By Elizabeth Cooney
Four doctors file into Becca’s hospital room on their daily rounds, thirteen days after the teenager received a stem cell transplant. They rub their hands with sanitizing gel, then proceed to listen to her chest. The stethoscope they use stays in her room; when not in use, it hangs from the IV pole. An array of hair bows pinned next to cheerleading pictures on one wall leads a doctor to venture that Becca’s room could win a best-decorated contest.
The 15-year-old says she always wears a bow in her hair. Not losing her hair to chemotherapy is perhaps the most tangible sign of the gentler approach doctors are taking to treat her rare disease. Dyskeratosis congenita is an inherited disorder in which telomeres—the protective caps on the ends of chromosomes—are not properly maintained, a situation that can lead to changes in the controls on cell division. Becca’s rapidly dividing cells burn out quickly, leading to bone marrow failure. Because her cells do not repair damage as well as they should, she is more susceptible to cancer and organ failure.
The chemotherapy or radiation typically used to prepare a body for a bone marrow transplant is extraordinarily harsh, and Becca’s condition makes her even more vulnerable to the aggressive nature of these conventional tools. To help her body accept the donated stem cells, doctors instead gave Becca immunosuppressive drugs only. In other studies, this approach has shown that the more robust cells will outcompete the leftover damaged cells and will survive.
One of Becca’s doctors wears two hats: clinician and researcher. He oversees her care—and the research study’s protocol. Becca is one of five participants in the pilot study.
Her parents wouldn’t have it any other way. Their unease with having their daughter be one of only a handful of patients in the world to receive this alternative treatment was calmed when they learned that their daughter’s doctor is an expert in her disease. Today, the disease neither of them had heard of until Becca’s diagnosis four months ago has become their own object of study. They know her dates and diagnoses; they understand there is a 10 percent risk that her body won’t accept the transplanted cells or be able to produce its own. They check her online patient portal daily to see what her blood counts are, willing her absolute neutrophil count above 500, the threshold of transplant success.
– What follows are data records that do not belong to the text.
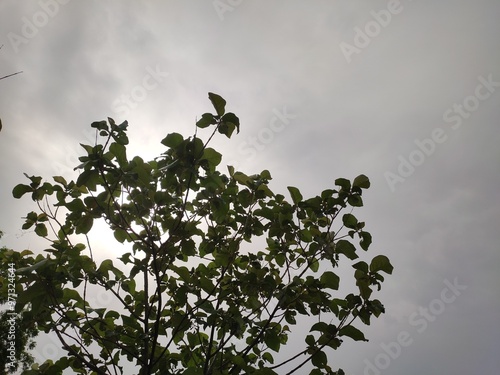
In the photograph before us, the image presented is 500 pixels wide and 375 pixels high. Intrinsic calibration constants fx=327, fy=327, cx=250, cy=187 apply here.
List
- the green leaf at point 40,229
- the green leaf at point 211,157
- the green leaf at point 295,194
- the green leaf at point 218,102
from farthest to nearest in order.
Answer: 1. the green leaf at point 40,229
2. the green leaf at point 295,194
3. the green leaf at point 211,157
4. the green leaf at point 218,102

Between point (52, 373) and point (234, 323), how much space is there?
1.60 m

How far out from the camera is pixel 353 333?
2.77 m

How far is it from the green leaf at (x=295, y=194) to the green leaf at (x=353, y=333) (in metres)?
1.17

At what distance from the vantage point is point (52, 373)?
2.78 metres

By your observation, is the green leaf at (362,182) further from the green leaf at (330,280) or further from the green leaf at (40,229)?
the green leaf at (40,229)

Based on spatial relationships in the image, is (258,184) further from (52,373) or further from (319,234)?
(52,373)

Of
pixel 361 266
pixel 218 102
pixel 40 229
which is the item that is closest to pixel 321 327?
pixel 361 266

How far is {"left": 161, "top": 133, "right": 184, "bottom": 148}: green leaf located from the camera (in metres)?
2.33

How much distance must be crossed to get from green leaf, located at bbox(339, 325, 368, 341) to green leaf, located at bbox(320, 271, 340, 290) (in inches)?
13.6

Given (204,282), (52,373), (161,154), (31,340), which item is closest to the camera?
(161,154)

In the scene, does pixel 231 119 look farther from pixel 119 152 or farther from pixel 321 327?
pixel 321 327

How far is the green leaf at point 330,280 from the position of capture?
295 centimetres

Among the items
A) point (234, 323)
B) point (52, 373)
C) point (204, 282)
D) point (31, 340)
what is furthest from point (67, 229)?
point (31, 340)

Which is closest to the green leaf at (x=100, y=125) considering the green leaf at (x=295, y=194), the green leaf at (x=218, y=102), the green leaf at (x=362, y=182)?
the green leaf at (x=218, y=102)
“You just watch the numbers and pray,” her mother says. “There’s nothing else you can do. Whether you believe in God or not, you pray.”
Fears over harming vulnerable children in the name of research, however, may have produced unintended consequences.
“We protected children so long from research experiments,” says Susan Kornetsky, director of clinical research compliance at Boston Children’s Hospital, “that each time we prescribed a drug for them for which there was no pediatric data, we actually subjected children to an uncontrolled experiment. You had to select a drug tested only in adults, and then take your best guess that maybe it would work the same way in children.” As a member of her hospital’s institutional review board (IRB), Kornetsky is responsible for reviewing research protocols to ensure they meet regulatory and ethical standards.
The enrollment of children in research studies has risen throughout the past decade. Among children under the age of 15 who are diagnosed with cancer, roughly six out of every ten participate in clinical trials. This rather robust enrollment rate may be attributed to the fact that the relative rarity of cancer in children means that the 15,000 children diagnosed with the disease annually in the United States will more likely be cared for at academic medical centers, focal points for clinical research. Among adults diagnosed with cancer, fewer than one in twenty participate in clinical trials.
IRB panels must weigh the likelihood that a child will be put in jeopardy or reap a benefit by participating in a research trial. If no other treatment will work, the balance tilts toward benefit. If, however, other treatments are available, federal regulations say the anticipated risk and benefit to the child in the trial must be equivalent to those from alternative approaches. That standard does not exist for adults.
“That’s where the regulations and ethics get a bit fuzzy,” says Robert Truog, director of the HMS Center for Bioethics and the HMS Frances Glessner Lee Professor of Medical Ethics, Anaesthesia, and Pediatrics at Boston Children’s. “If a child can benefit from the research, then that’s a justification for exposing that child to more than minimal risk in a research study. But if you have good reason to believe that the treatment is beneficial, then you should be using it as a treatment and not limiting its use through clinical trial. By definition, when you’re doing clinical research, you don’t know whether what you are about to do is going to be beneficial or harmful.”